Friday, August 31, 2012

Embarrassingly true things

Reflecting on past relationships, I noticed that their demises were usually preceded by me finally standing up for myself and expressing what I wanted or needed. I didn't want to live with an alcoholic. I couldn't tolerate cheating. I wanted passion, not just friendship. I needed support/affection/help around the house while I was going through a difficult time. Was I asking for too much? Are these terribly unreasonable desires? It took me a while to say those things because I was afraid. That I wasn't good enough. That I didn't have anything to offer. That no one else would like me so I couldn't be greedy and ask for what I wanted.

So there it is, all the embarrassingly true crap from the ridiculous relationships of robot.*

T.E. told me that I have all the skills I need to be in a great relationship and he would tell me if there was something I needed to work on. But I don't know if that's true. Clearly what I've been doing hasn't worked out for me. So maybe it's time for a different perspective.

If I'm ever in another relationship, I'd like to feel safe to express my feelings without negative repercussions and I'd like to feel heard and understood. That has to be the deciding factor for me. If someone can't acknowledge and accept that my thoughts and feelings are valid too, then I have to walk away. If someone isn't willing to invest as much effort as I am into creating a happy and healthy life, then I have to say so long and on to the next one.

I'd like to think that out of the billions of people in the world there are at least a few who could feel as lucky to know me as I feel to know them. But I'm making peace with the possibility that it may never happen for me. Maybe I won't find what I'm looking for, maybe I don't even know what I'm looking for, maybe something completely different will find me instead.
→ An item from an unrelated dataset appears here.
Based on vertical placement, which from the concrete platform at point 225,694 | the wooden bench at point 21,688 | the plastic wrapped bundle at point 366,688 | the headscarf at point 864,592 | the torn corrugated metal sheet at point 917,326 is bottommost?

I've learned a lot from the past. I'm thankful for every experience because it made me who I am today and I'm looking forward to the new experiences that will make me who I will become. But it's time to let go of everything I've been holding on to so that I can be truly open to what's next.

*I wrote this because I needed to get it out and let it go. Sometimes I think I shouldn't say certain things here where anyone can read them. What if they think I'm crazy or weird or a terrible, awful person? But then I thought that's not what this is about. It's not about what other people think of me. It's about my life, what I do and what I love, how I feel and what I learn, the stumbles and victories, the sweetness and the suckiness. It's honest and it's real.

Lyric of the moment: "Hold my head inside your hands. I need someone who understands. I need someone, someone who hears. For you, I've waited all these years. For you, I'd wait 'til kingdom come. Until my day, my day is done. And say you'll come, and set me free. Just say you'll wait, you'll wait for me..."



1 comment:

  1. Right on! I can't imagine if sheila got mad at me every night I was up late with colitis.. even when half the time it is my fault for bad food choices!!! She always seems to understand and empathize with me! You need that, and you need teamwork.. you will find it.. or.. better yet.. it will find you!